The ACS and Census Bureau say they are using the info to dole out pork for schools and hospitals, but they also sell the info to businesses like Wal-Mart. So they use our taxpayer money to spy on us then make money by selling our private info to corporations.

What they are asking for is exactly the info that the US Justice Department recomends people carefully protect to avoid identity theft.

This is really quite a breach of privacy, I'm rather surprised that TPR has not had any info about it.

At April 9, 2008 12:48 PM, Anonymous Anonymous said...


At April 9, 2008 3:47 PM, Anonymous Anonymous said...

I'm starting a company to manufacture tinfoil hats. I expect to be able to go public with an IPO that will net me billions within 18 months.

At April 9, 2008 5:08 PM, Anonymous Anonymous said...

When the census man shows up, I refuse to answer any questions, and state simply: "There are [fill in the number] natural-born U.S. citizens living here. That's all the information the Constitution requires I give you." He hasn't been back.

At April 10, 2008 7:35 AM, Anonymous Anonymous said...

During the 2000 census a percentage of citizens were presented with a similar multi-page questionnaire. We received one. Many of the questions were inappropriate, invasive, and down right insulting---including topics such as the number of abortion procedures an individual in the household may have experienced.

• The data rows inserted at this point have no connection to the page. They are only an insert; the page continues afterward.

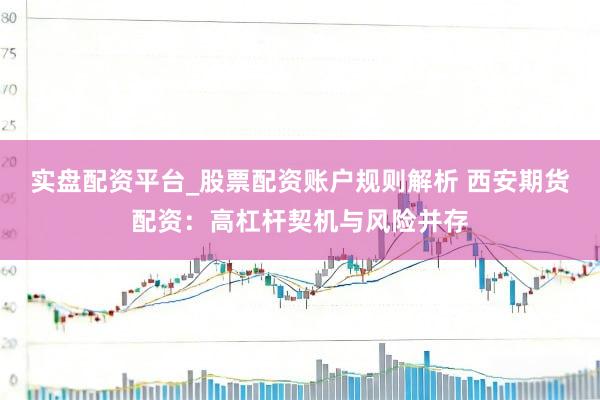 实盘配资平台_股票配资账户规则解析 西安期货配资：高杠杆契机与风险并存
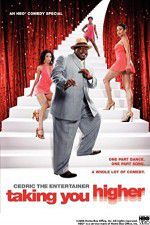 Watch Cedric the Entertainer: Taking You Higher Watch123movies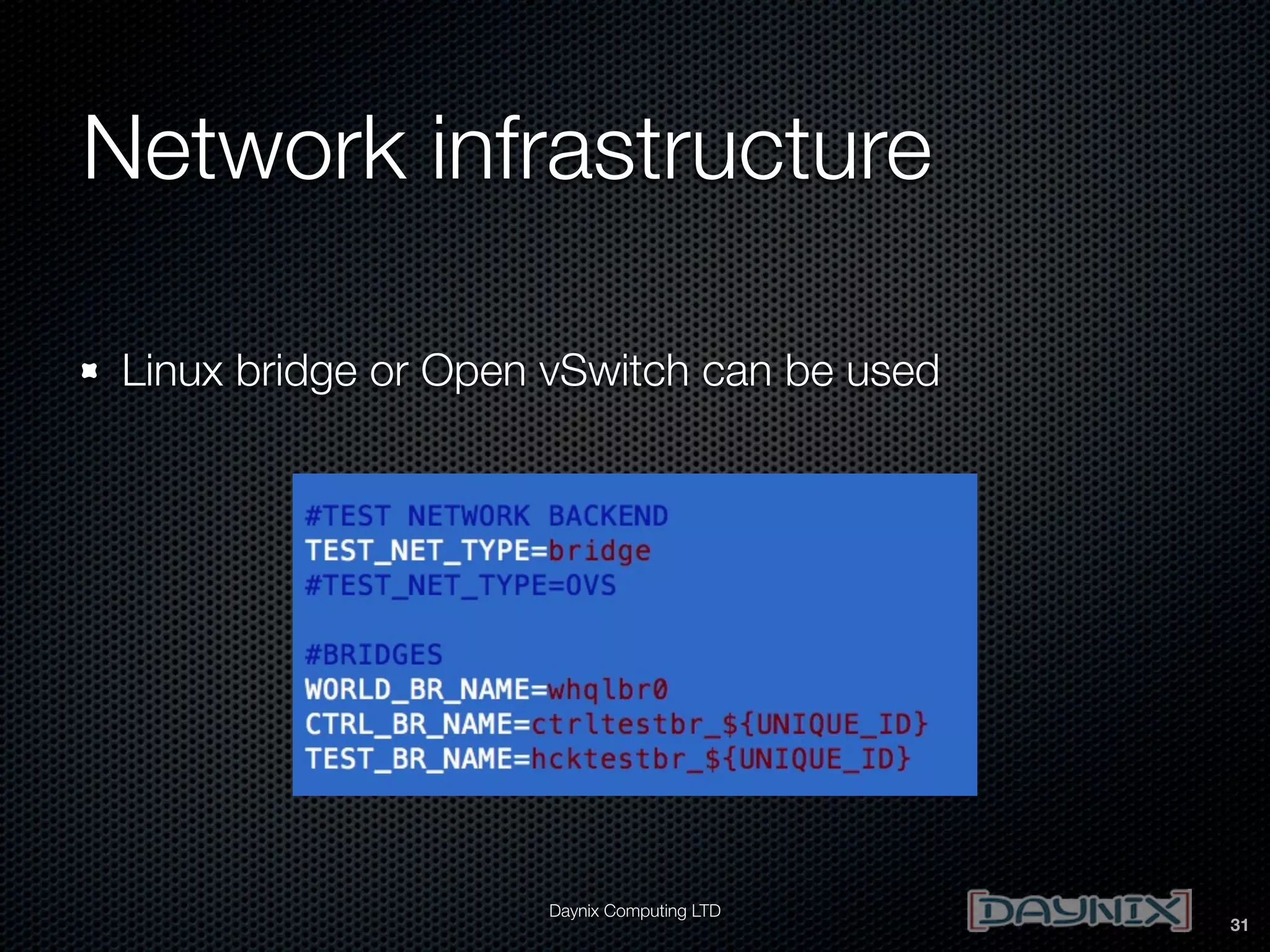 Network infrastructure
Linux bridge or Open vSwitch can be used

Daynix Computing LTD

31

 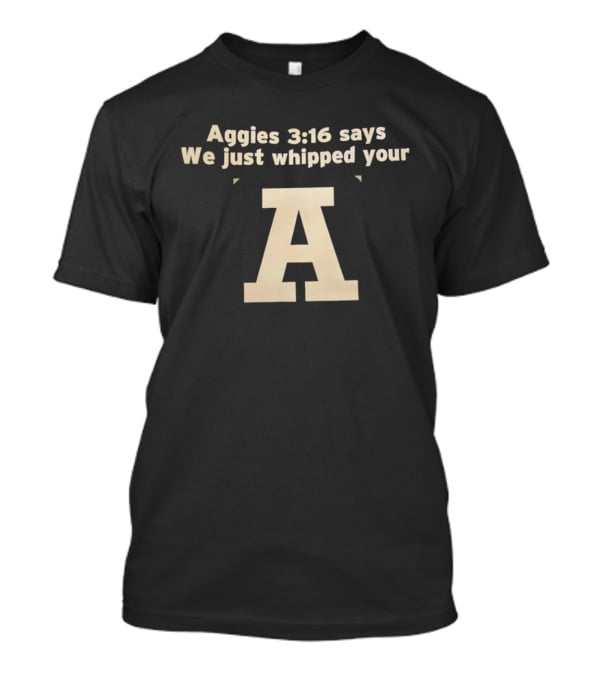 Aggies 3 16 Says We Just Whipped Your A T-Shirt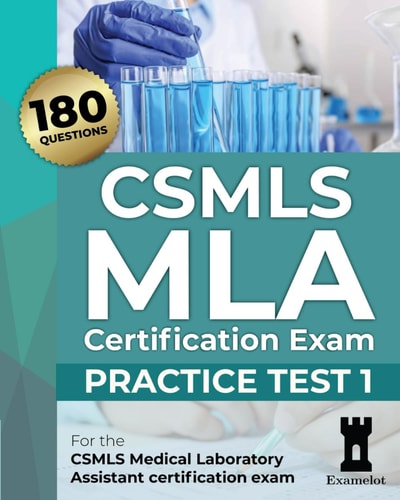 CSMLS MLA Certification Exam Practice Test 1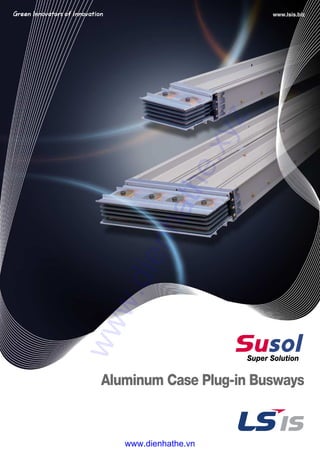 www.lsis.biz
Super Solution
Aluminum Case Plug-in Busways
www.dienhathe.xyz
www.dienhathe.vn
 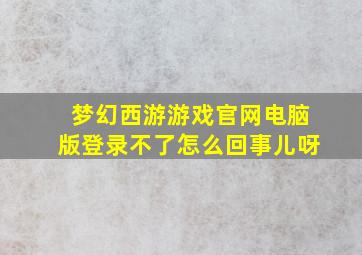 梦幻西游游戏官网电脑版登录不了怎么回事儿呀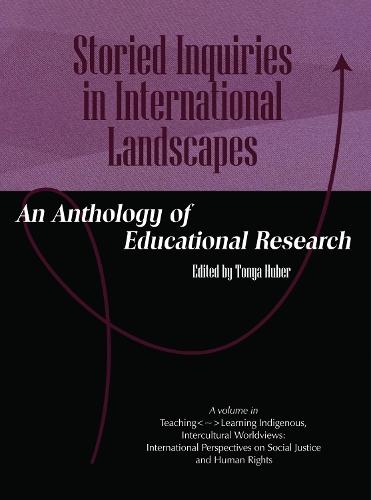 Storied Inquiries in International Landscapes: An Anthology of Educational Research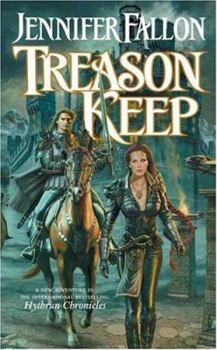 Mass Market Paperback Treason Keep: Book Two of the Hythrun Chronicles Book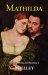Mathilda : A Tale of Taboo Love and Sorrow cover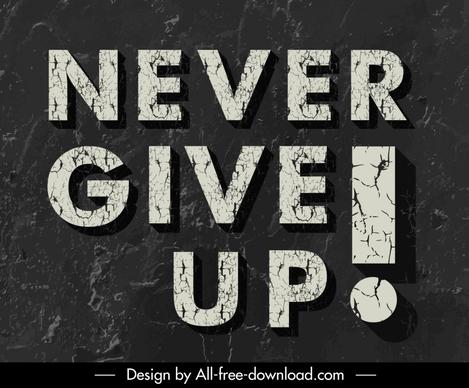 never give up quotation retro banner typography template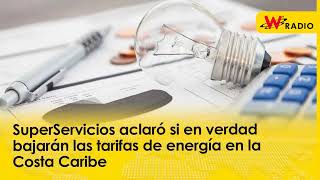 SuperServicios aclaró si en verdad bajarán las tarifas de energía en la Costa Caribe [upl. by Asek]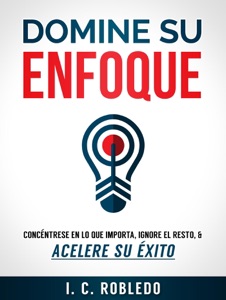 Domine su Enfoque: Concéntrese en lo que Importa, Ignore el Resto, & Acelere su  Éxito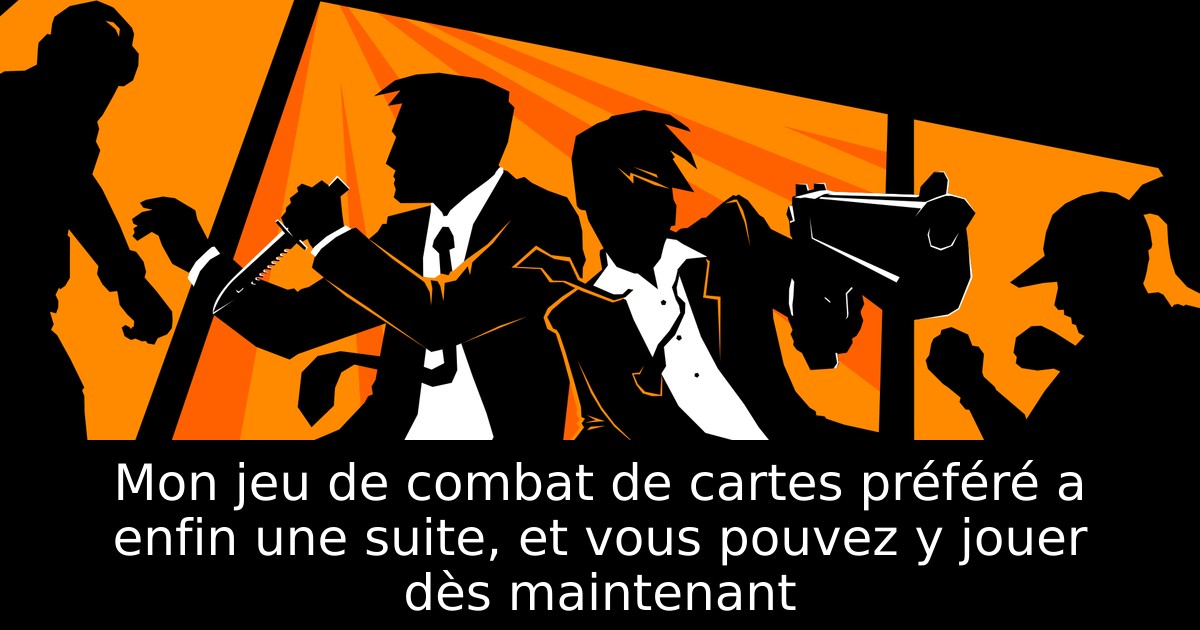 Mon jeu de combat de cartes préféré a enfin une suite, et vous pouvez y jouer dès maintenant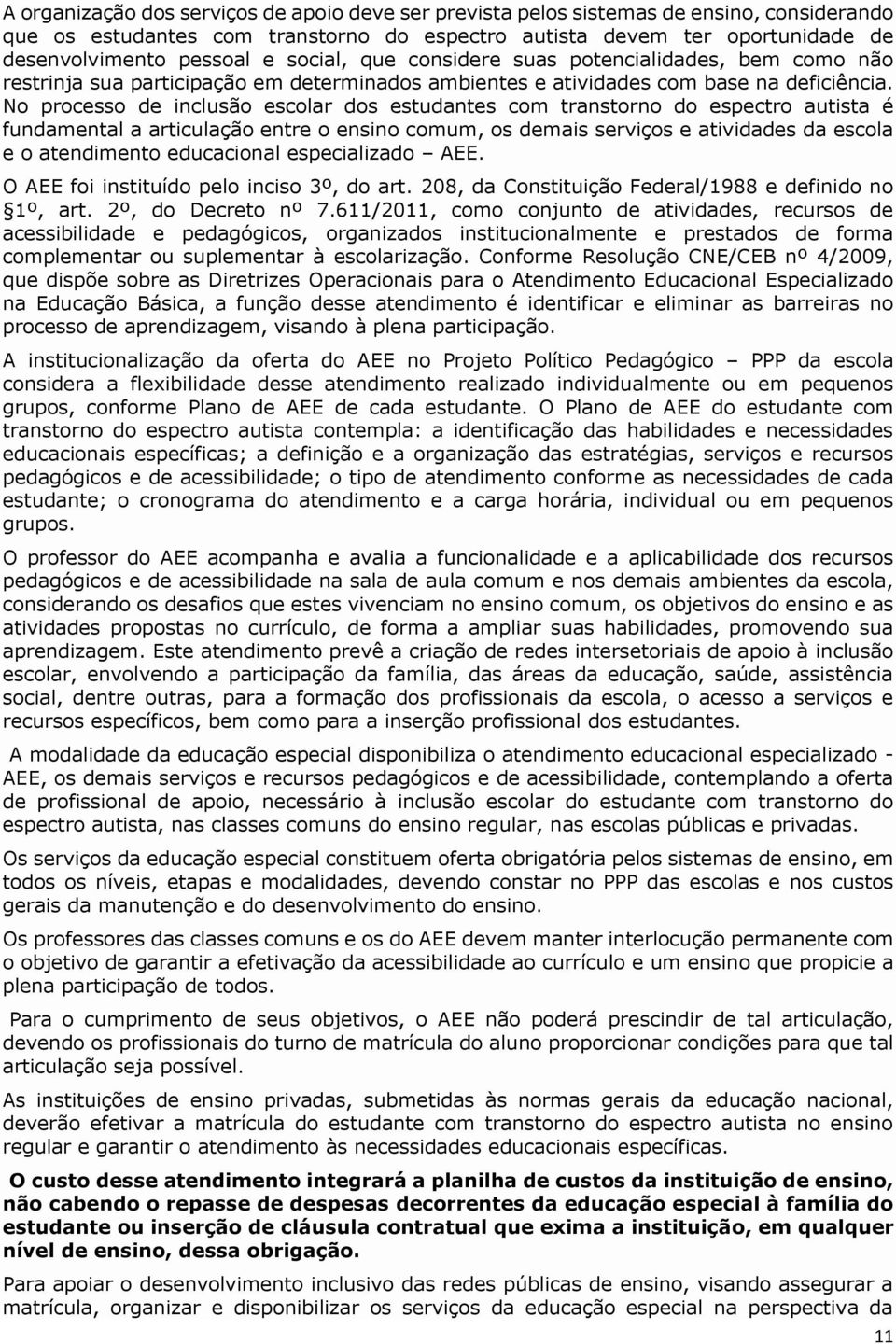 No processo de inclusão escolar dos estudantes com transtorno do espectro autista é fundamental a articulação entre o ensino comum, os demais serviços e atividades da escola e o atendimento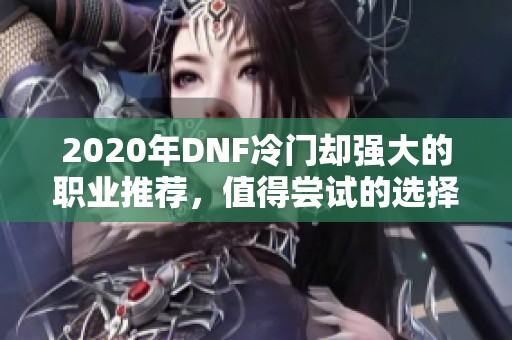 2020年DNF冷门却强大的职业推荐，值得尝试的选择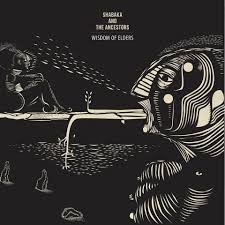 Shabaka And The Ancestors - Wisdom Of Elders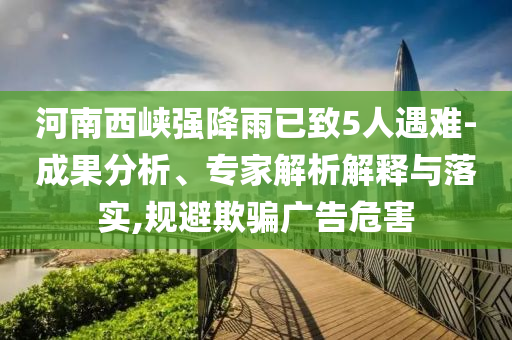 河南西峽強(qiáng)降雨已致5人遇難-成果分析、專家解析解釋與落實(shí),規(guī)避欺騙廣告危害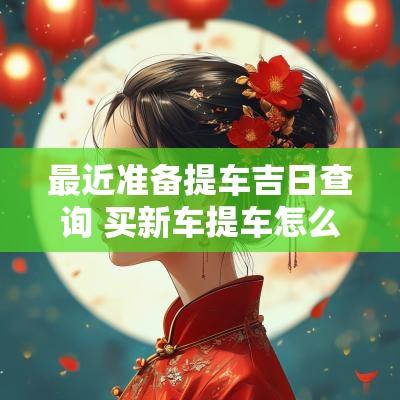最近准备提车吉日查询 买新车提车怎么选吉日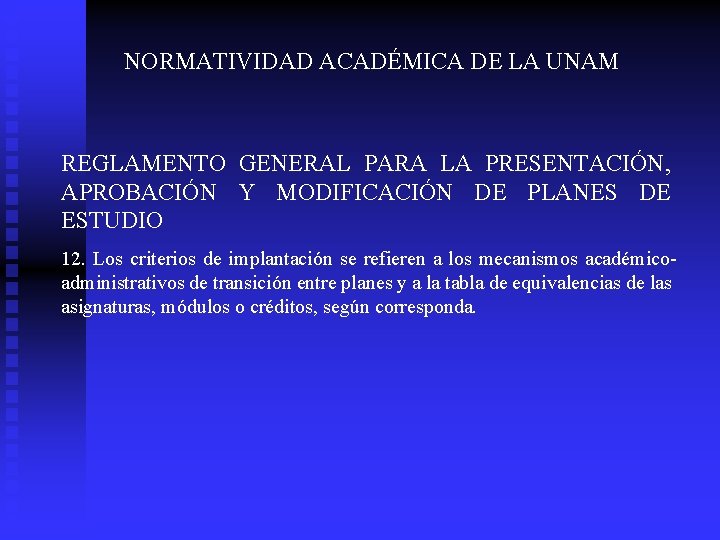 NORMATIVIDAD ACADÉMICA DE LA UNAM REGLAMENTO GENERAL PARA LA PRESENTACIÓN, APROBACIÓN Y MODIFICACIÓN DE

We refused to participate. The only information we were willing to provide was the number of individuals residing in the home and how many of those individuals were eligible voters, thus fulfilling our only constitutional obligation to the Census Bureau ---the census was mandated to apportion representation in the House of Representatives.
Our census takers were not happy. We had several visits, each developing into rather heated discussions.
Each time I waved my copy of the Constitution in their face. We were threatened with implied legal action. I continued to wave my Constitution. Eventually they left us alone.